After Dar es Salaam, the team traveled to Morogoro to visit rural programs in the region run by Catholic Relief Services (CRS) and FINCA International. The CRS project, Soya ni Pesa, is a soybean value chain development project, geared toward helping farmers produce soy and gain access to the poultry feed value chain. CRS provides management and technical assistance to facilitate farmer growth. The project has stimulated a soybean price increase for farmers and benefits the feed producers by giving them better access to the soy inputs they need. The team met directly with some of the farmers in the program and learned about their challenges and successes.
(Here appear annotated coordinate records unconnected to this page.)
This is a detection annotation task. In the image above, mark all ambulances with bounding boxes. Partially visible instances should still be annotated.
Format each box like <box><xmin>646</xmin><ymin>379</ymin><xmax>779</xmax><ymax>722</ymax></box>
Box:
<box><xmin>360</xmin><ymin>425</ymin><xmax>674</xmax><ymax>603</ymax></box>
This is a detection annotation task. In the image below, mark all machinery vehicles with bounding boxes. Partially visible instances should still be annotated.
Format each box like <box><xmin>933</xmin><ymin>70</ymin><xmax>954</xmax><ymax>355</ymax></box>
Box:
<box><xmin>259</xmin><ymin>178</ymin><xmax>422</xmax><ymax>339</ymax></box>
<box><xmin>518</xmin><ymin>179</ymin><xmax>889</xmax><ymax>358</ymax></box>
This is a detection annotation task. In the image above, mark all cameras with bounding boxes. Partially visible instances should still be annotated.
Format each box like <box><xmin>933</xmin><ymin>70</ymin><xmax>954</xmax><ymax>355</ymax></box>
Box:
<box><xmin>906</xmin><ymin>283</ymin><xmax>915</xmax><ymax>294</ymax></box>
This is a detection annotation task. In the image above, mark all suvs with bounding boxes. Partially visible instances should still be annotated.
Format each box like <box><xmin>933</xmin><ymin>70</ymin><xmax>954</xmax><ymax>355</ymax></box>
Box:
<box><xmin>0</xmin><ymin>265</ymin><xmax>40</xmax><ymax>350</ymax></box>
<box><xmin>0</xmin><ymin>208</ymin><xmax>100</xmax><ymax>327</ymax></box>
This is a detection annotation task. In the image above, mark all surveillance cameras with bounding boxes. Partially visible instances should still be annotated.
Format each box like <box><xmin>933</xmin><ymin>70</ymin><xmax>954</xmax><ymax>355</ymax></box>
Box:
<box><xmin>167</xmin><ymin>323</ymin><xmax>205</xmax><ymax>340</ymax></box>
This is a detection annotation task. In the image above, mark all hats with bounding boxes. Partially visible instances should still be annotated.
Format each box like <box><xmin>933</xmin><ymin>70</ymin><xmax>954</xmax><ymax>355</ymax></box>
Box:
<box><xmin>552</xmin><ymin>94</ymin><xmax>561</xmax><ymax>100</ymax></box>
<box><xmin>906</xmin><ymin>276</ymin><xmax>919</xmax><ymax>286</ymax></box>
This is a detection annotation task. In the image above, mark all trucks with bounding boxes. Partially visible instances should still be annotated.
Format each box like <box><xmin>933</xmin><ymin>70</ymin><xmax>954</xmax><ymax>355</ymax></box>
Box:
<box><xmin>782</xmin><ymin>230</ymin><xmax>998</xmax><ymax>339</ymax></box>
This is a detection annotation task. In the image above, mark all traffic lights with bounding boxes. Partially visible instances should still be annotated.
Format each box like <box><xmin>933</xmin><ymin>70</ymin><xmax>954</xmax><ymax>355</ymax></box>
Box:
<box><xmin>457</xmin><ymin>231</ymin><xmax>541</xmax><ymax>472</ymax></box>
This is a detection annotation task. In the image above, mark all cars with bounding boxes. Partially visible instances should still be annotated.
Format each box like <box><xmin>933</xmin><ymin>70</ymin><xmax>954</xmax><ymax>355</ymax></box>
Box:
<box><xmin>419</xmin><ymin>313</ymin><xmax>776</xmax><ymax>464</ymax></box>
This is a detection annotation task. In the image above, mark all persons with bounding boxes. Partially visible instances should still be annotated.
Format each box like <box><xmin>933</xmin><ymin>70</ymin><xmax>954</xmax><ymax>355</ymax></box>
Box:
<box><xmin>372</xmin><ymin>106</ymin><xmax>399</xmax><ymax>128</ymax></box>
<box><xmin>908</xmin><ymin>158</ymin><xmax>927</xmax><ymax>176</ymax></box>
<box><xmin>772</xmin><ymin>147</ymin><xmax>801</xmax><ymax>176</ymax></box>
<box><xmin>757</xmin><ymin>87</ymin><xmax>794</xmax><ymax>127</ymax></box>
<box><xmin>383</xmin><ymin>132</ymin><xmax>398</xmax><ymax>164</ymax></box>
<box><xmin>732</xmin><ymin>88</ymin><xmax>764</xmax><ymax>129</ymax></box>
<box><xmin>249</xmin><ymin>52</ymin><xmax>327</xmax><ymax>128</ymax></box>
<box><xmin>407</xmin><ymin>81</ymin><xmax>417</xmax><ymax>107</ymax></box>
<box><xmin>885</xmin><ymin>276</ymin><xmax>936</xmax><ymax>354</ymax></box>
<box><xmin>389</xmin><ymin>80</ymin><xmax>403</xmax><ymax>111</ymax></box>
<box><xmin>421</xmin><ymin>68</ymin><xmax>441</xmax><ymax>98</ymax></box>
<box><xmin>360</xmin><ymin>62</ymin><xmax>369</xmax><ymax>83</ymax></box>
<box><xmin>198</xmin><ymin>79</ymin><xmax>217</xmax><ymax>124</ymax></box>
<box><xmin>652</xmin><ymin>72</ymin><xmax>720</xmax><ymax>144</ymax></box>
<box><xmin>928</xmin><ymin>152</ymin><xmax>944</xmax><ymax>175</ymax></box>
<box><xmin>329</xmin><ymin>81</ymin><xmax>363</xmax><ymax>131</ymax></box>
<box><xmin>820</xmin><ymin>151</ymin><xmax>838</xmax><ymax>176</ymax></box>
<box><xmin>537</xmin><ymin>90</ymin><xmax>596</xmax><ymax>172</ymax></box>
The FINCA project provides loans to smallholder farmers, focusing on loans that are accessible to agricultural workers. USW met with several farmers who receive these loans. They shared what they have accomplished with increased access to credit. It has allowed many of them to increase their farm size, improve infrastructure and send their children to school.
Agriculture plays a crucial role in Tanzania’s economy, so improvements to that industry benefit the entire country. The four Tanzanian projects funded by wheat monetization work in different ways toward a common goal of agricultural development. Seeing the positive effects of those projects on the entire economy helped the trip participants better understand the role that U.S. wheat plays in the process.
“This trip helped clarify how the funding works, but more importantly, the big picture of the real purpose of the projects,” said Schock. “It was transformational for my attitude of world food production. As humans, and particularly as farmers, we must try to help those that want to help themselves, and that’s what these programs do.”